General characteristics
- Class & type: Jang Bogo-class submarine
- Displacement: 1,180 t (1,160 long tons) surfaced; 1,285 t (1,265 long tons) submerged;
- Length: 55.9 m (183 ft 5 in)
- Beam: 6.4 m (21 ft 0 in)
- Draft: 5.9 m (19 ft 4 in)
- Propulsion: 4 MTU Type 12V493 AZ80 GA31L diesel engines; 1 Siemens electric motor; 1 shaft; 4,600 hp (3,400 kW);
- Speed: 11 knots (20 km/h; 13 mph) surfaced; 21 knots (39 km/h; 24 mph) submerged^{[citation needed]};
- Range: 11,300 nmi (20,900 km; 13,000 mi) surfaced at 4 knots (7.4 km/h; 4.6 mph)
- Endurance: 50 days
- Complement: 5 officers, 26 enlisted
- Armament: 8 × 21 in (533 mm) torpedo tubes; 14 SST-4 torpedoes;

= ROKS Yi Eokgi =

Submarine of the Republic of Korea Navy

ROKS Yi Eokgi (SS-071) is the ninth and last boat of the Jang Bogo-class submarine of the Republic of Korea Navy. She is one of Jang Bogo-class submarines to be built in South Korea.

==Development==
At the end of the 1980s the South Korean navy started to improve its overall capability and began to operate more advanced vessels.

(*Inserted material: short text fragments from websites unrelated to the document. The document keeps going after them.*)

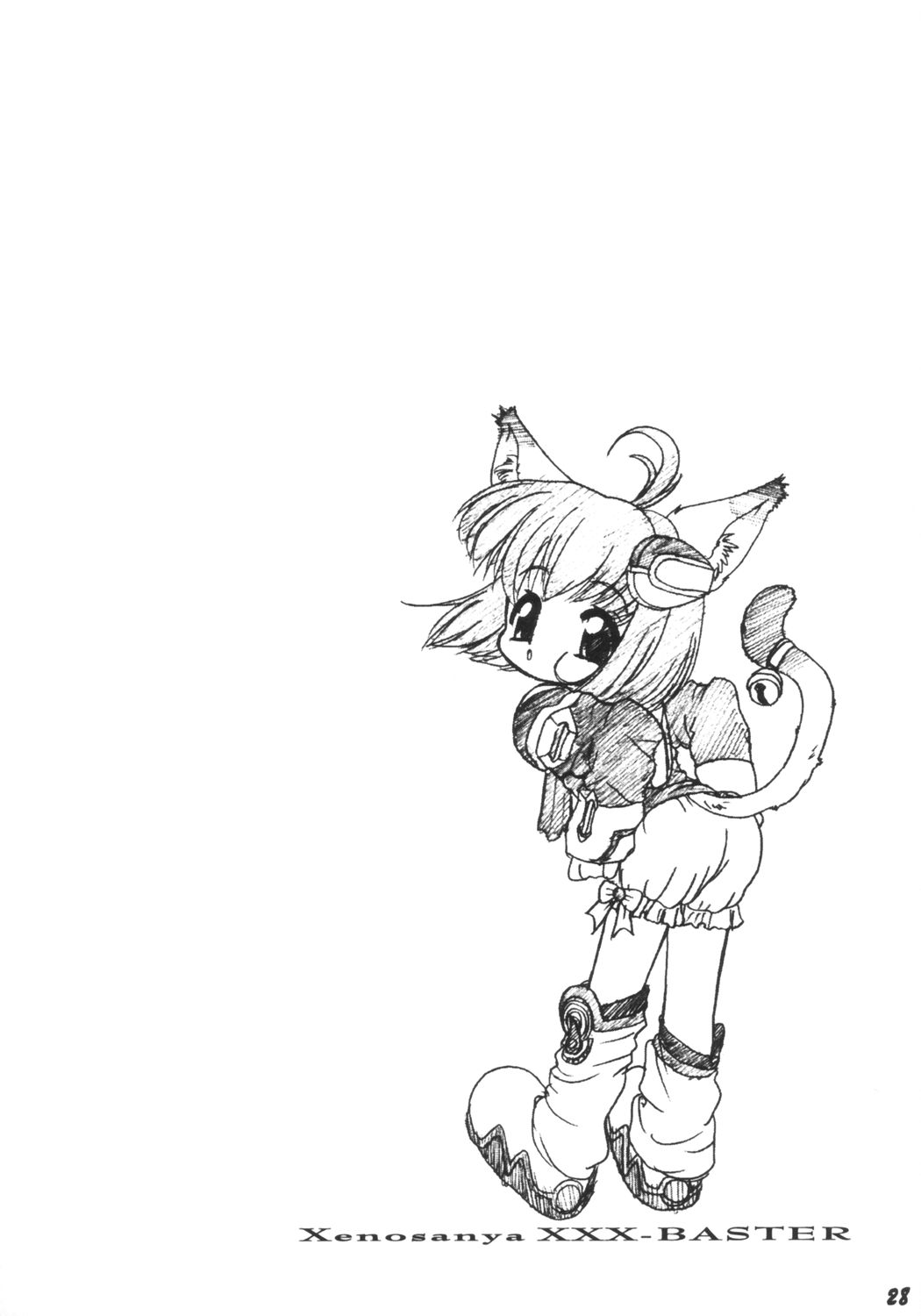 (C64) [サークルENERGY (新春夏秋冬)] Xenosanya XXX-BASTER (ゼノサーガ)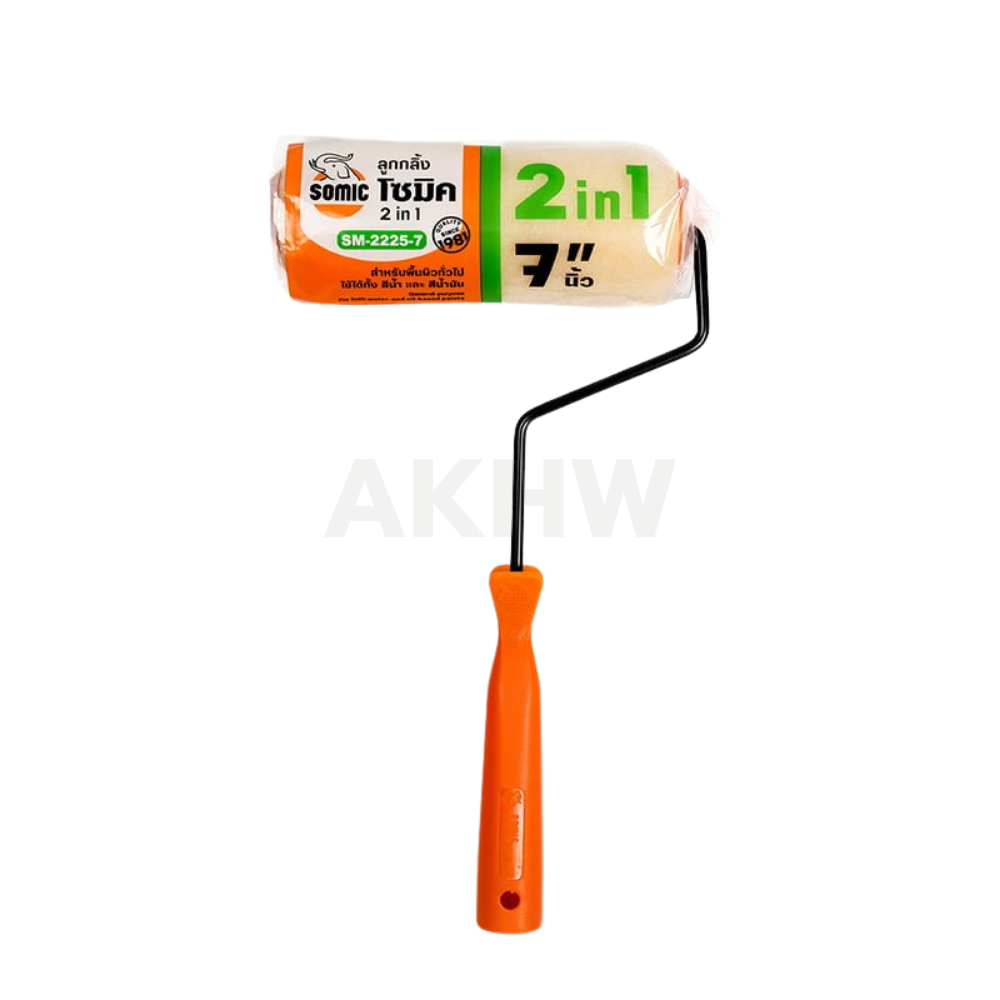 ลูกกลิ้งทาสีพร้อมด้าม 2IN1 โซมิค SOMIC ใช้ได้ทั้งสีน้ำและสีน้ำมัน [สินค้าสั่งโรงงาน ขายยกลัง] (ราคาไม่รวมแวท)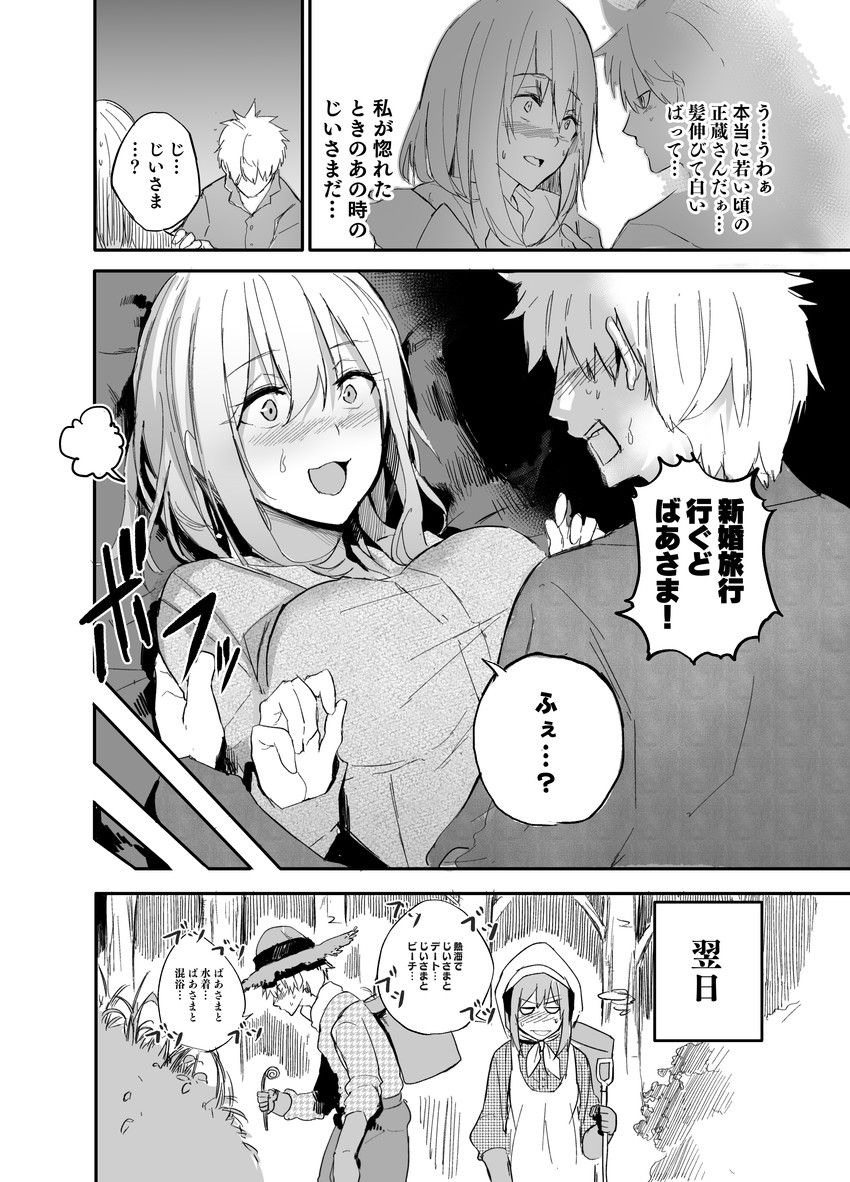 saitou ine and saitou shouzou (jiisan baasan wakagaeru) drawn by araido_kagiri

South Korea purchased its first submarines, German U-209 class in its Type 1200 subvariant, ordered as the Jang Bogo class. These boats are generally similar to Turkey's six Atilay-class submarines, with German sensors and weapons.

The first order placed late in 1987 covered three boats, one to be completed in Germany and the other two in South Korea from German-supplied kits. There followed by two additional three-boat orders placed in October 1989 and January 1994 for boats of South Korean construction. The boats were commissioned from 1993 to 2001.

The older boats were upgraded, it is believed that the modernization included a hull stretch to the Type 1400 length, provision for tube-launched Harpoon missiles and the addition of a towed-array sonar.

== Construction and career ==
ROKS Yi Eokgi was built by Daewoo Shipbuilding and launched on 24 May 2000. She was acquired by the navy on 30 November 2001 and commissioned on 1 December 2001.